— Job a —
In the Spark issue report below, rewrite the paragraph beginning "When running a large number" more briefly, keeping its main facts.

— Source passage —

## begin

You are viewing a plain text version of this content. The canonical link for it is here.
Posted to issues@spark.apache.org by "Jem Tucker (JIRA)" <ji...@apache.org> on 2015/07/24 14:05:04 UTC
[jira] [Created] (SPARK-9310) Spark shuffle performance degrades
significantly with an increased number of tasks
Jem Tucker created SPARK-9310:
---------------------------------
Summary: Spark shuffle performance degrades significantly with an increased number of tasks
Key: SPARK-9310
URL: https://issues.apache.org/jira/browse/SPARK-9310
Project: Spark
Issue Type: Bug
Components: Shuffle
Affects Versions: 1.2.0
Environment: 2 node cluster - CDH 5.3.2 on CentOS
Reporter: Jem Tucker
When running a large number of complex stages on high volumes of data shuffle duration increased by a factor of 3 when the parallelism was increased by a factor of 5 from 2000 to 10000.
In both cases tasks run for over a minute (to process approximately 2MB of data with initial parallelisation) so I ruled out any task overhead that could be causing this.

## end

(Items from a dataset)
## begin

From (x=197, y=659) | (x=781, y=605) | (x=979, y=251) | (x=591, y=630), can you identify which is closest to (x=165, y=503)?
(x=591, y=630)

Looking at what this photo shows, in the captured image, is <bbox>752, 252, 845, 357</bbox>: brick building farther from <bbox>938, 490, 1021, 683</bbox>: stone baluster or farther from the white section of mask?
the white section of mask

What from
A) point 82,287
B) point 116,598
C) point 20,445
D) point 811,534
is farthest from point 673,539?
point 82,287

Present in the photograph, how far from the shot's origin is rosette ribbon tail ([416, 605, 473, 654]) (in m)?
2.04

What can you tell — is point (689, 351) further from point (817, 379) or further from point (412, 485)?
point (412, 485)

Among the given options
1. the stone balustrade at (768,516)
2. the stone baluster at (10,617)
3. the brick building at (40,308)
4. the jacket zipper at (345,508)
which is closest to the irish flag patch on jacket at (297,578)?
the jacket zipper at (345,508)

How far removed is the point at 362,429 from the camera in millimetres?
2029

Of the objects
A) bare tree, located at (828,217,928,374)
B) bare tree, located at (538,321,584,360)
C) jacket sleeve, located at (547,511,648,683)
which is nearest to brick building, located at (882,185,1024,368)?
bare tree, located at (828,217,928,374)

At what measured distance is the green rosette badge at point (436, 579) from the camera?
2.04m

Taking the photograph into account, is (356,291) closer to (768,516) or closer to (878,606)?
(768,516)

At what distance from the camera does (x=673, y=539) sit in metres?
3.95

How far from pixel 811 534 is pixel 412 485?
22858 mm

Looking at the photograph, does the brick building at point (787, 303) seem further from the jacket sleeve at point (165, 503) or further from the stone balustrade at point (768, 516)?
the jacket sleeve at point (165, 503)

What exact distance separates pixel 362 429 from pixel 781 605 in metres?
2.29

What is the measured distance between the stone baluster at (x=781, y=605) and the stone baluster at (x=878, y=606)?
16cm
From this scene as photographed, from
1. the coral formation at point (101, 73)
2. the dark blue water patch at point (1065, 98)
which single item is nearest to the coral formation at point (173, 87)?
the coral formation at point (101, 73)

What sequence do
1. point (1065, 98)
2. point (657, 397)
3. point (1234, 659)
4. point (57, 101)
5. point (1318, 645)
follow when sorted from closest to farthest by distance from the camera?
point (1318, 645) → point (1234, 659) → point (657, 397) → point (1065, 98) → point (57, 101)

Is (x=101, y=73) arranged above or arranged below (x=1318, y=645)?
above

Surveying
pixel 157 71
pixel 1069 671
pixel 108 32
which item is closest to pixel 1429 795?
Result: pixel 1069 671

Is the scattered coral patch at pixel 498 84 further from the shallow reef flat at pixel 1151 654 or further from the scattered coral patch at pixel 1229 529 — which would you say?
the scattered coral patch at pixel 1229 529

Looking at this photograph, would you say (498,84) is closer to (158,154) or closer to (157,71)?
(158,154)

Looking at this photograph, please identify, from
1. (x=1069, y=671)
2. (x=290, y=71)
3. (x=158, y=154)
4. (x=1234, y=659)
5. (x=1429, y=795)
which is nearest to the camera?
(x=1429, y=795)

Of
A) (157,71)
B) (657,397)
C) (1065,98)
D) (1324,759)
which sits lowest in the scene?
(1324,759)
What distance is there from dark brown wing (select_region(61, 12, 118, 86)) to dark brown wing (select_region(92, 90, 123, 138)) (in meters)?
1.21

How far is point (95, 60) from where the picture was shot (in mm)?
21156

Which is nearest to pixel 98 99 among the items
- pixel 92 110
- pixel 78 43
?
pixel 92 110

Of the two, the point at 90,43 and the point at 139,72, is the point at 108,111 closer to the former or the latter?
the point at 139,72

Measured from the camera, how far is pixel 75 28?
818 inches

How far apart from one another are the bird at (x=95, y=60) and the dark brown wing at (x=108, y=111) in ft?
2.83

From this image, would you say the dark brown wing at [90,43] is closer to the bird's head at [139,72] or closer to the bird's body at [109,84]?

## end

— Job b —
Copy the records word for word, from the line containing "Looking at this photograph, would" through the end of the records.

— Exercise response a —
With many complex stages running on large volumes of data, raising parallelism fivefold, from 2000 to 10000, made shuffle duration three times longer.

— Exercise response b —
Looking at this photograph, would you say (498,84) is closer to (158,154) or closer to (157,71)?
(158,154)

Looking at this photograph, please identify, from
1. (x=1069, y=671)
2. (x=290, y=71)
3. (x=158, y=154)
4. (x=1234, y=659)
5. (x=1429, y=795)
which is nearest to the camera?
(x=1429, y=795)

Of
A) (157,71)
B) (657,397)
C) (1065,98)
D) (1324,759)
which sits lowest in the scene?
(1324,759)
What distance is there from dark brown wing (select_region(61, 12, 118, 86)) to dark brown wing (select_region(92, 90, 123, 138)) (in meters)?
1.21

How far is point (95, 60) from where the picture was shot (in mm)?
21156

Which is nearest to pixel 98 99 among the items
- pixel 92 110
- pixel 78 43
?
pixel 92 110

Of the two, the point at 90,43 and the point at 139,72, is the point at 108,111 closer to the former or the latter?
the point at 139,72

Measured from the camera, how far is pixel 75 28?
818 inches

How far apart from one another are the bird at (x=95, y=60) and the dark brown wing at (x=108, y=111) in ft?
2.83

From this image, would you say the dark brown wing at [90,43] is closer to the bird's head at [139,72] or closer to the bird's body at [109,84]?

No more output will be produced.